ARTICLE:
***
Oldspeak


Fighting for Our Daughters: An Interview with Pedro Moreno



By John W. Whitehead and Nisha Mohammed
February 19, 2009

If we want our communities to be successful, we cannot leave half the population behind with women being illiterate and disempowered.—Pedro C. Moreno, President, Father and Daughter Alliance

Partly because of the lack of education, too many girls end up in domestic servitude, early marriage, abused and/or neglected, trafficked and prostituted, genitally mutilated, unable to access opportunities and continually dependent on others for all their needs. Of the 774 million illiterate adults worldwide, 64% are women. Thus the vicious circle continues, particularly as countries move toward a knowledge society, since an illiterate mother is far less likely to send her daughters to school.

The Father and Daughter Alliance (FADA) is an organization that was formed to address the gap in educational opportunities worldwide between boys and girls. Launched in New Delhi, India in January 2009 in partnership with Deepalaya – a well-established non-governmental organization – and the Office of the Chief Minister of New Delhi, FADA will also work in Afghanistan, Benin, Guatemala and Yemen, countries where girls not attending school outnumber boys three or four to one.

FADA is a movement of family men/fathers who are committed to narrowing this gap in girls’ education. It also appeals to the father’s heart in men in traditional/religious developing countries who want to help their daughters and other girls enroll and complete primary education and then access the same educational, economic and societal opportunities that are available to boys. 

FADA’s President, Pedro C. Moreno, has substantive experience in the field of social policy and economic mobility. He has served in the private and public sectors, including the Social Emergency Fund (in cooperation with the World Bank), The Rutherford Institute, Prison Fellowship International and the U.S. Department of Health and Human Services. During the administration of George W. Bush, he worked for the White House Drug Policy Office. His mission in life has been to help mainstream marginalized individuals and communities, including religious and ethnic minorities, ex-prisoners, trafficked women and girls, low-income and refugee populations, out-of-school boys and girls, among others.  

During his more than 15 years working for children and families, Moreno served as a United States Government delegate to the Executive Board of UNICEF, attended and spoke at the NGO Forum of the UN Conference on Women in Beijing in 1995, helped negotiate the outcome document for the UN General Assembly Special Session on Children (New York, 2002), and was a delegate to the WHO-UNICEF Consultation on Child/Adolescent Health (Stockholm, 2002). He actively promoted responsible/involved fatherhood programs (i.e., fathers respecting their wives, helping at home, and nurturing their children) during his 6 plus years at the Administration for Children and Families (HHS).
***
PROMPT A:
Answer these questions from the Pedro Moreno interview:
(i) What percentage of the world's 774 million illiterate adults are women?
(ii) In which city and in what month and year was the Father and Daughter Alliance launched?
(iii) At which event in Beijing in 1995 did Moreno attend and speak?
PROMPT B: Pick up the Pedro Moreno interview after its final sentence about his years at the Administration for Children and Families, and continue it in the same formal style.

GIVEN ENTRIES:
***
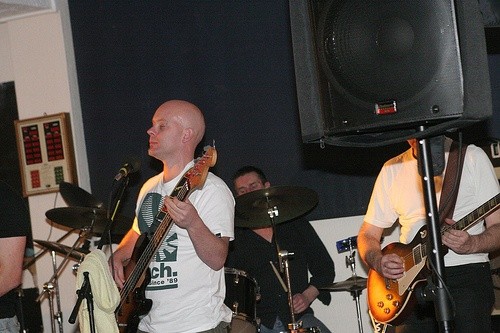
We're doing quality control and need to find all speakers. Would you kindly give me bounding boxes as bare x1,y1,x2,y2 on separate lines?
288,0,500,148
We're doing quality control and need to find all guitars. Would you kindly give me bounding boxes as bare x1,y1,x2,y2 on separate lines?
366,193,500,326
114,138,219,333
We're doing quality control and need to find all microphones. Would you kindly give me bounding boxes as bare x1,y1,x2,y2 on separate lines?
***
EXERCISE ANSWER A:
(i) 64%
(ii) New Delhi, India, in January 2009
(iii) The NGO Forum of the UN Conference on Women

EXERCISE ANSWER B:
In addition to a law degree from Bolivia, Moreno received a Master’s in international law and economic development from the Fletcher School of Law and Diplomacy at Tufts University and completed the specialization in negotiation and conflict resolution at the Harvard Negotiation Project. Moreno has traveled in 65 countries on all continents and describes himself as “a traditional/religious family man who, after having some hard-headed ideas about these topics for many years, came to see the light and critical importance of girls’ education and full participation in all aspects of society.” He and his wife Amy have 3 children (2 sons and a daughter). Moreno is now particularly focused to make sure that his daughter (and others) has all the opportunities available to his sons. 

For more information about FADA, visit www.GlobalFADA.org.

Mr. Moreno took a few minutes out of his busy schedule to answer some questions concerning the Father and Daughter Alliance.

Pedro
From left to right: Pedro Moreno, T.K. Mathew, the Chief Minister of Delhi, Jessica Moreno, and the Indian Minister for Women and Children.

John W. Whitehead: There is obviously much need for your work. But is it because girls account for more than one-half of the approximately 75 million children out of school in the world? What is the problem, and why is it so bad?

Pedro Moreno: The problem is that girls are not valued around the world.

JW: Why is that?

PM: It’s because of the male-dominated societies around the world. There is a preference for boys over girls.

JW: Is that religious, or is it cultural?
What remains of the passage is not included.